_Passage provided_.

- Opening Delimiter -

Major league baseball player Miguel Cabrera donated $900,000 to Project Medishare in January 2010. It helped in providing medical relief and support to the people affected by the earthquake in Haiti. The Sarah Jane Brain Foundation donated half of the proceeds from its fundraising reception and dinner held in February to Project Medishare.

Carnival Cruise Lines contributed $5 million to earthquake relief organizations in Haiti, which Project Medishare was a part of as well. It also shipped 2000 pounds of relief supplies to Project Medishare, which included water, blankets, diapers, and protein bars, and other non-perishable food items. On May 1, 2019, Project Medishare started a fundraiser as part of its 25th anniversary to continue helping and provide medical assistance for the people in Haiti.

- Closing Delimiter -

_Your objective_. Copy out the passage on donations to Project Medishare word for word, in full.

_Exercise data_.

- Opening Delimiter -

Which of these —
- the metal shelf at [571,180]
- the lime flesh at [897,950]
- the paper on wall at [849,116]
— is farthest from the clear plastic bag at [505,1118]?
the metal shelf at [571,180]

- Closing Delimiter -

_Solved exercise_.
Major league baseball player Miguel Cabrera donated $900,000 to Project Medishare in January 2010. It helped in providing medical relief and support to the people affected by the earthquake in Haiti. The Sarah Jane Brain Foundation donated half of the proceeds from its fundraising reception and dinner held in February to Project Medishare.

Carnival Cruise Lines contributed $5 million to earthquake relief organizations in Haiti, which Project Medishare was a part of as well. It also shipped 2000 pounds of relief supplies to Project Medishare, which included water, blankets, diapers, and protein bars, and other non-perishable food items. On May 1, 2019, Project Medishare started a fundraiser as part of its 25th anniversary to continue helping and provide medical assistance for the people in Haiti.